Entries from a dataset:
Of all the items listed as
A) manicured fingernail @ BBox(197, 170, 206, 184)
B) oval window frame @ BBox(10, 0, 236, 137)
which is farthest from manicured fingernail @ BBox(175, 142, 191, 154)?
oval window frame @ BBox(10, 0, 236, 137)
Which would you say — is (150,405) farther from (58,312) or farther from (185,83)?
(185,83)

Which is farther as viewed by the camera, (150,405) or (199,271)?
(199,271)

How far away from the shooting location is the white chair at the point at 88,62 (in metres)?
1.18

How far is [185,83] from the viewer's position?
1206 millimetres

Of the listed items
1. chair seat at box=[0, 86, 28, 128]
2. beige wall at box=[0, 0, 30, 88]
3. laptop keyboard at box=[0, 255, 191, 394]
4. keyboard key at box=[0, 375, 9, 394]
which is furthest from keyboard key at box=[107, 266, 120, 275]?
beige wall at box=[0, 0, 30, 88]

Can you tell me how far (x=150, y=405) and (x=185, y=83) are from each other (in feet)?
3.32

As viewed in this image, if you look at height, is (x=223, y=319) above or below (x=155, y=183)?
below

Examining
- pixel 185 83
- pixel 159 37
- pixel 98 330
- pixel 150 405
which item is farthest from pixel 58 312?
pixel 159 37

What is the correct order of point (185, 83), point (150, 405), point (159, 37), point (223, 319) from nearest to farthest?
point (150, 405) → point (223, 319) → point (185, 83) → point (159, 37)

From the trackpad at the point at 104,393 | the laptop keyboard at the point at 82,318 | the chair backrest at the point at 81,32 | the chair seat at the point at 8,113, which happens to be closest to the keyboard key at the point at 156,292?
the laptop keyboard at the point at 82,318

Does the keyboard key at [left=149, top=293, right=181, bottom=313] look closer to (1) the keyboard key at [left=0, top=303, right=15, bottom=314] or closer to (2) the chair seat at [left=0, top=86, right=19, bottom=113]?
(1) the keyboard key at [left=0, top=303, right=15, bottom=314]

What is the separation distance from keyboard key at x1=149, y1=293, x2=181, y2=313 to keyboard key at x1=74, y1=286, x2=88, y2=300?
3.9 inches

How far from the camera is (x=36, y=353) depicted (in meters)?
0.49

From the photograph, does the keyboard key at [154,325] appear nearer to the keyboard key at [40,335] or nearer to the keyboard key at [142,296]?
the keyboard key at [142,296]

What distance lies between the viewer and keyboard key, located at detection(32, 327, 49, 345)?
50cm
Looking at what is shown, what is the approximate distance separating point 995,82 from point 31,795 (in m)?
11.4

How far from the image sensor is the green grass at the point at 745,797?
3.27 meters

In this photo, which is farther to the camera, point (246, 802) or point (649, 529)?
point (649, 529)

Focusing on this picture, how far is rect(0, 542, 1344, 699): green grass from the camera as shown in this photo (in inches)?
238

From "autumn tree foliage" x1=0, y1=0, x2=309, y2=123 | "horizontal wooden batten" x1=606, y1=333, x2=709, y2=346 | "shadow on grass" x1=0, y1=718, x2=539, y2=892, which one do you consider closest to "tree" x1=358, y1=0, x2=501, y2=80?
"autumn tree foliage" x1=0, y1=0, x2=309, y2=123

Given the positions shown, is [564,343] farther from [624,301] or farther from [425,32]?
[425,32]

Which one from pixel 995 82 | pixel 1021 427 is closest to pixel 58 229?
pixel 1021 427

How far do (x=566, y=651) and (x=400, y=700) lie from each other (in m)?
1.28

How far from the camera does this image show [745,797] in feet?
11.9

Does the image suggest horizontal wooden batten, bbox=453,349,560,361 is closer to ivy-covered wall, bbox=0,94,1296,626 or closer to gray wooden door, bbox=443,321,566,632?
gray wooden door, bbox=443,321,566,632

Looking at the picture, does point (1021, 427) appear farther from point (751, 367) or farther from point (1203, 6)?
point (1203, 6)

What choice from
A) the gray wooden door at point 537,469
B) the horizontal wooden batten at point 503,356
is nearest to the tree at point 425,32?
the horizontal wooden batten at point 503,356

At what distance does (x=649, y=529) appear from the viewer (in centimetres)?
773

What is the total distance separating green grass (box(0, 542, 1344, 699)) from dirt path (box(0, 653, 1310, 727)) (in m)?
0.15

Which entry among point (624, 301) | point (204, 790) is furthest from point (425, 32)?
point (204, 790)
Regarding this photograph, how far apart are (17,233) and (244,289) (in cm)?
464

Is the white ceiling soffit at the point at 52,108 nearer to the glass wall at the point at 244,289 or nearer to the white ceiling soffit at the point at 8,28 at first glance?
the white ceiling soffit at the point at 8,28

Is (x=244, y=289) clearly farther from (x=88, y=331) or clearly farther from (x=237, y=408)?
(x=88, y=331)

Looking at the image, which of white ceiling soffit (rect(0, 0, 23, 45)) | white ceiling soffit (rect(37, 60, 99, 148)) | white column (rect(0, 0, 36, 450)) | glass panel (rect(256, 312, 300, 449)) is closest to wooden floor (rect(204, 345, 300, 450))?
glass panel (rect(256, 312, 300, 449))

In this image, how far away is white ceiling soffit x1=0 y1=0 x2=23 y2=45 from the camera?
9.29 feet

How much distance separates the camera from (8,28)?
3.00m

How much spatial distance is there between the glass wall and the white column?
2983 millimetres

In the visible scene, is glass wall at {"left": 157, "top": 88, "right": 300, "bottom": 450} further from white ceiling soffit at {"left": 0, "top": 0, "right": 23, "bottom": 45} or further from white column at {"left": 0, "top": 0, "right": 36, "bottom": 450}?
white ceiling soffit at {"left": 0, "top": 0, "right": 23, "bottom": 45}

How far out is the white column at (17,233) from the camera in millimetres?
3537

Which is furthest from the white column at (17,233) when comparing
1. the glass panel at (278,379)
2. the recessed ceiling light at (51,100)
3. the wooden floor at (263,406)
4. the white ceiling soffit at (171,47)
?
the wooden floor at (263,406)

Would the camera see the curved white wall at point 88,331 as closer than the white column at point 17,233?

Short problem:
Every line from the one holding "How much distance" through the final line of the listing must be echoed exactly; leave out all other lines.

Finished task:
How much distance separates the camera from (8,28)?
3.00m

How much spatial distance is there between the glass wall and the white column?
2983 millimetres

In the visible scene, is glass wall at {"left": 157, "top": 88, "right": 300, "bottom": 450} further from white ceiling soffit at {"left": 0, "top": 0, "right": 23, "bottom": 45} or further from white column at {"left": 0, "top": 0, "right": 36, "bottom": 450}?
white ceiling soffit at {"left": 0, "top": 0, "right": 23, "bottom": 45}

How far out is the white column at (17,233) from the camera in millimetres?
3537

Which is furthest from the white column at (17,233) when comparing
1. the glass panel at (278,379)
2. the recessed ceiling light at (51,100)
3. the wooden floor at (263,406)
4. the white ceiling soffit at (171,47)
?
the wooden floor at (263,406)

Would the camera see the curved white wall at point 88,331 as closer than the white column at point 17,233?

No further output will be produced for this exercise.